(Captioned web image data)
'''
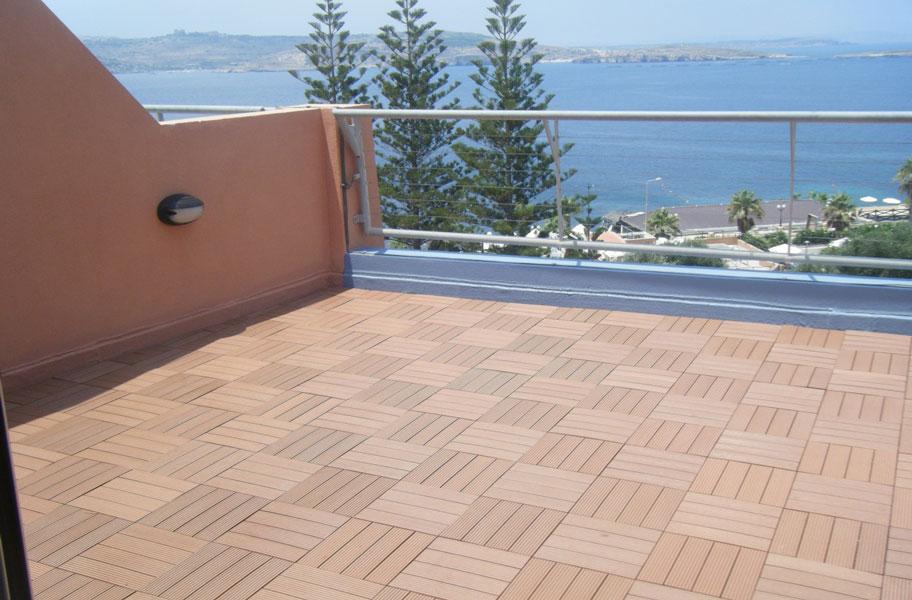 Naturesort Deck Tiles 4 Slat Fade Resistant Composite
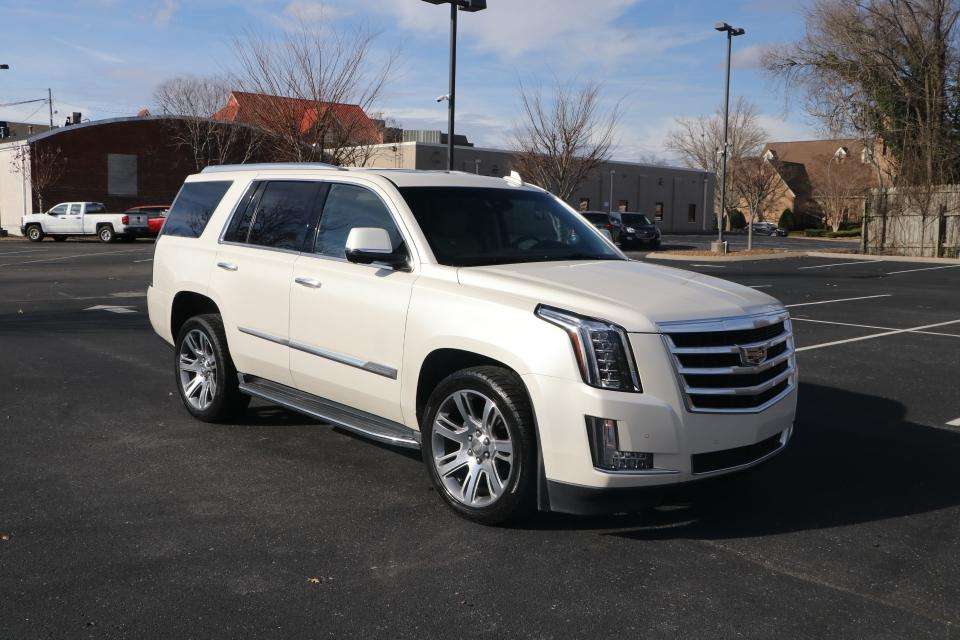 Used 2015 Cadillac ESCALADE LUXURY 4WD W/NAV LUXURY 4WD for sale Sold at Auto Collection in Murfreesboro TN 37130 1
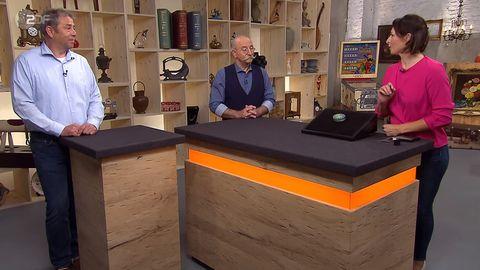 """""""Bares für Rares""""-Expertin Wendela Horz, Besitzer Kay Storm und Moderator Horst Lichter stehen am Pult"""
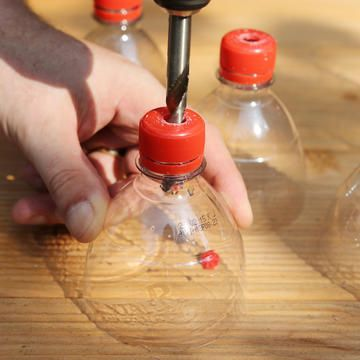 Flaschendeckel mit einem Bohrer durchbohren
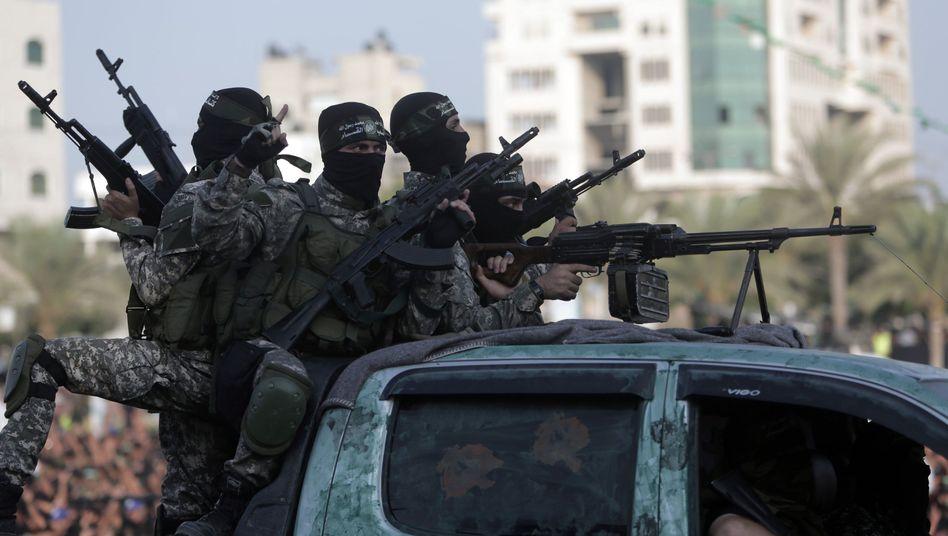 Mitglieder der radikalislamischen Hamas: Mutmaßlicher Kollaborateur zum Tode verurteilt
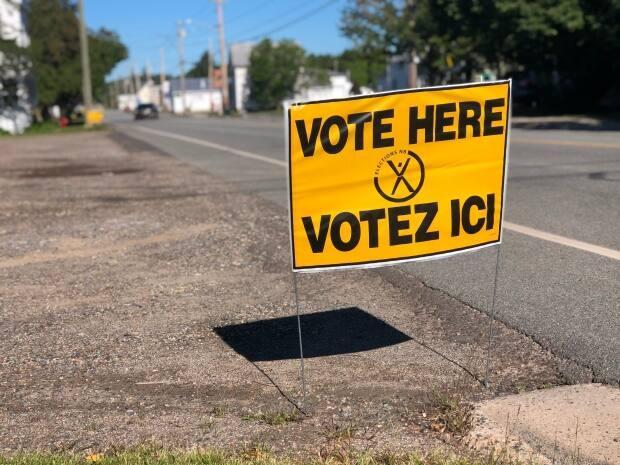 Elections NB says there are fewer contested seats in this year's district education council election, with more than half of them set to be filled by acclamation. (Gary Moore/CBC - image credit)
'''
Leaving the pictures out, set down all of the data again exactly.

* _Task response_:
 Naturesort Deck Tiles 4 Slat Fade Resistant Composite
 Used 2015 Cadillac ESCALADE LUXURY 4WD W/NAV LUXURY 4WD for sale Sold at Auto Collection in Murfreesboro TN 37130 1
 """""""Bares für Rares""""-Expertin Wendela Horz, Besitzer Kay Storm und Moderator Horst Lichter stehen am Pult"""
 Flaschendeckel mit einem Bohrer durchbohren
 Mitglieder der radikalislamischen Hamas: Mutmaßlicher Kollaborateur zum Tode verurteilt
 Elections NB says there are fewer contested seats in this year's district education council election, with more than half of them set to be filled by acclamation. (Gary Moore/CBC - image credit)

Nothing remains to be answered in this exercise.